If you were absolutely sure, beyond any doubt, that your thoughts create your experience of reality, what you would you do? Or rather, what would you think?
The following video offers amazing examples of the power of belief over our ability to maintain a state of health and well-being. But it goes further than that. It tells us that stress, which is commonly linked to negative physical side effects, is made negative by our thoughts about it.
Psychologist Kelly McGonigal cites a study done in the US that tracked 30,000 adults for eight years. At the beginning of the study those adults were asked about their levels of stress in the last year and if they believed stress was harmful for their health.
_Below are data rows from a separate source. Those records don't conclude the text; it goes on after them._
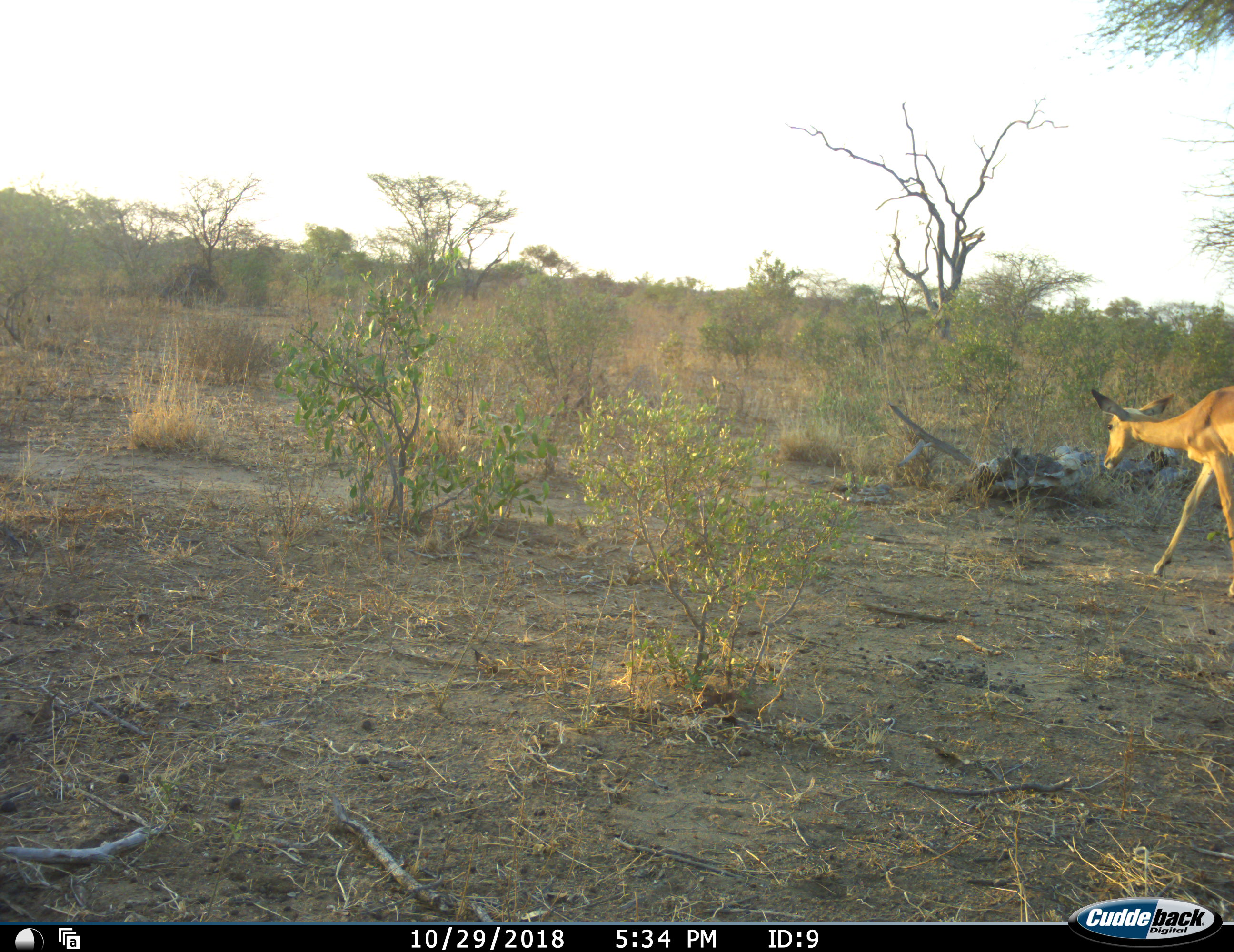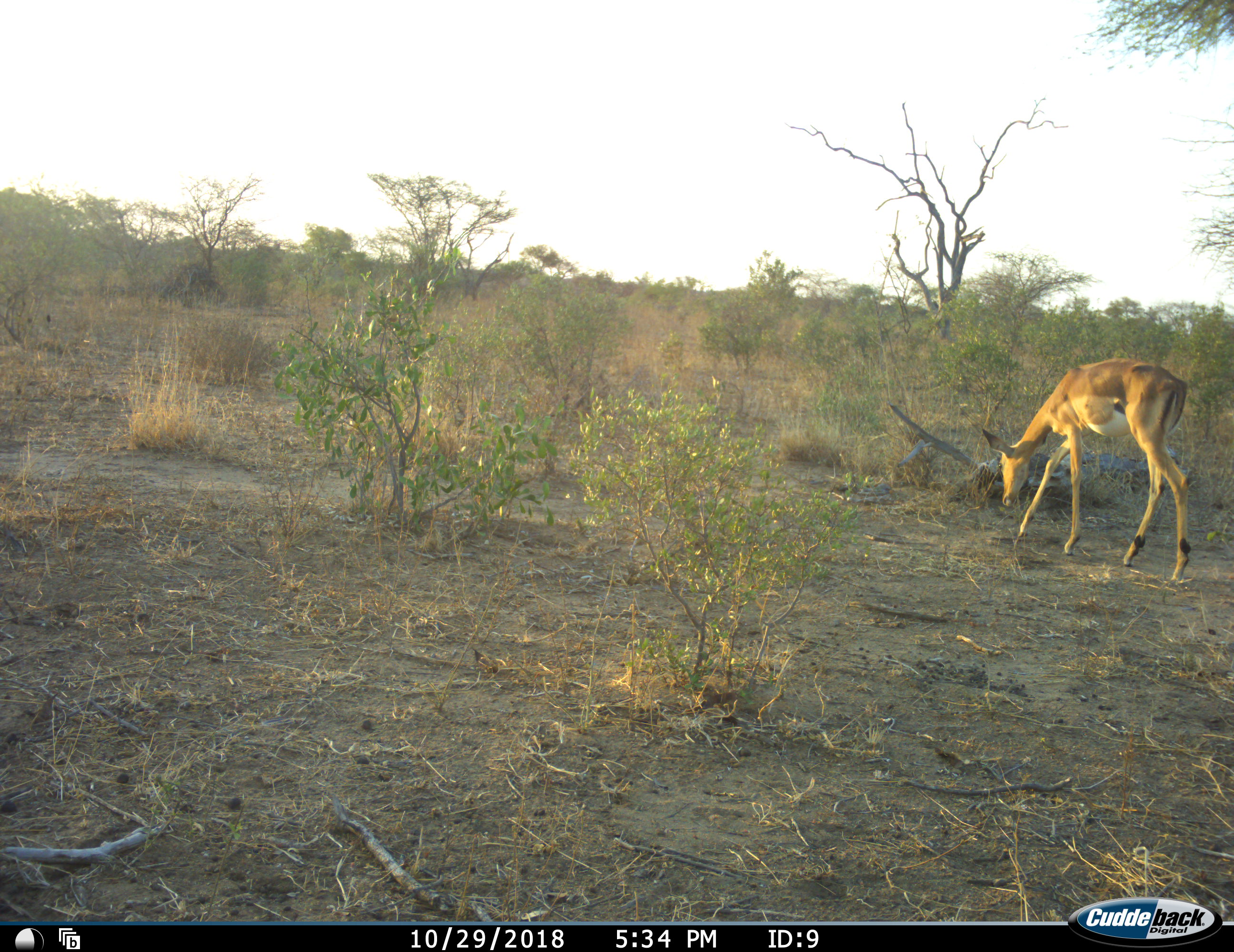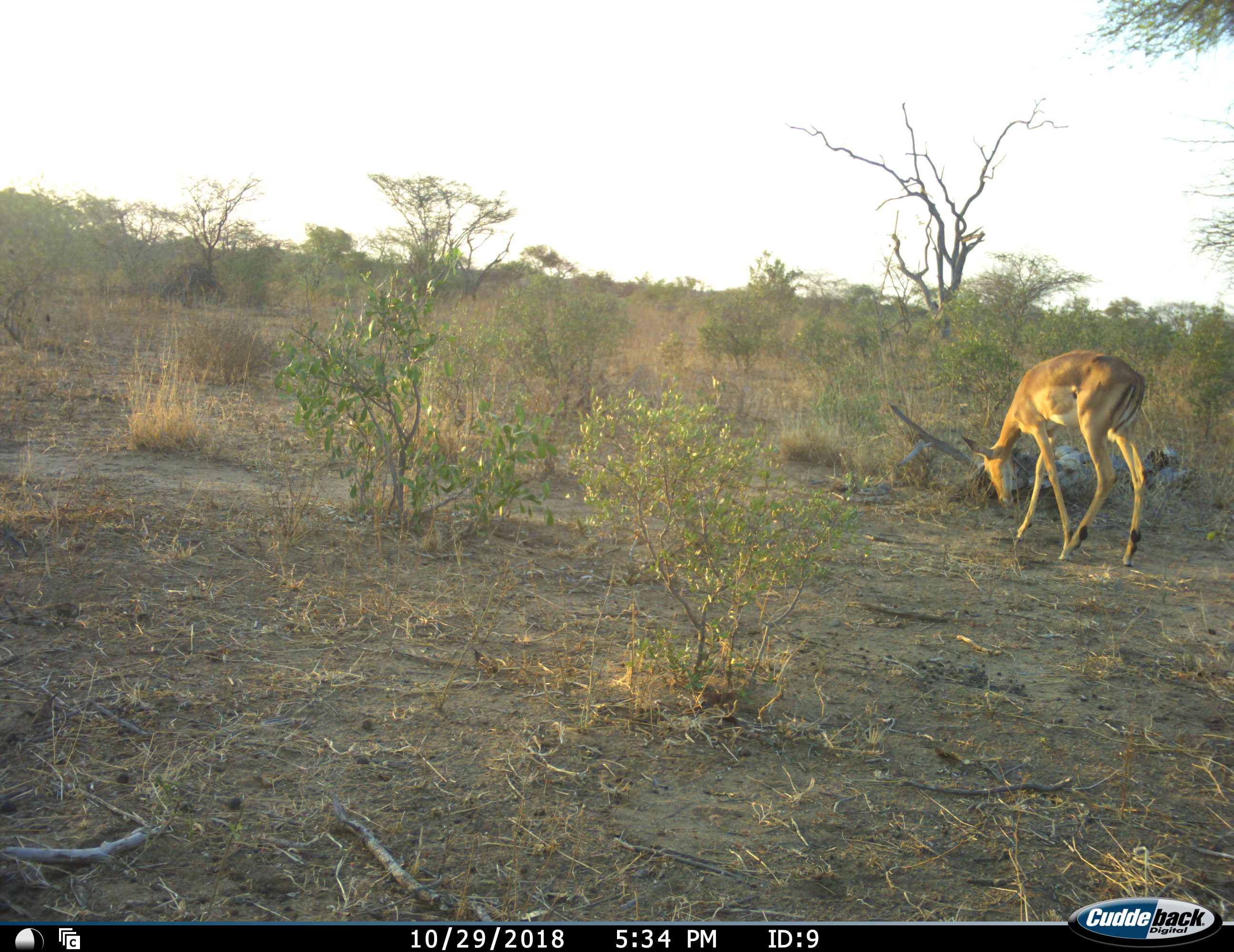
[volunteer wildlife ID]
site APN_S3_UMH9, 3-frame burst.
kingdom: Animalia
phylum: Chordata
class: Mammalia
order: Artiodactyla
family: Bovidae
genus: Aepyceros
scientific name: Aepyceros melampus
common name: impala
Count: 1.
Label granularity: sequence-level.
Then, as McGonigal states, “they used public death records to find out who died.” While people who experienced a high level of stress had a 43% increase in dying, they all had one other factor in common, they believed stress was bad for them. The adults who were highly stressed but didn’t believe stress was harmful to their health had the lowest risk of dying of anyone in the study, including the participants with relatively low levels of stress.
McGonigal goes on to explain these results on a physical level, but the message of her TED talk has implications for more than just the experience of stress. When we experience anything in our lives we have the choice to accept that it is happening, or resist it internally. Nonresistance of what is not only opens us up to experiencing the highest manifestation that can be born of that situation, but it also allows the body to regulate itself and maintain its own health.
Today I invite you to ask yourself, “What thoughts about my life situation are causing me pain or dis-ease?” Experiment with replacing that view-point with one that is accepting, empowering, and joyful. You could be saving your own life!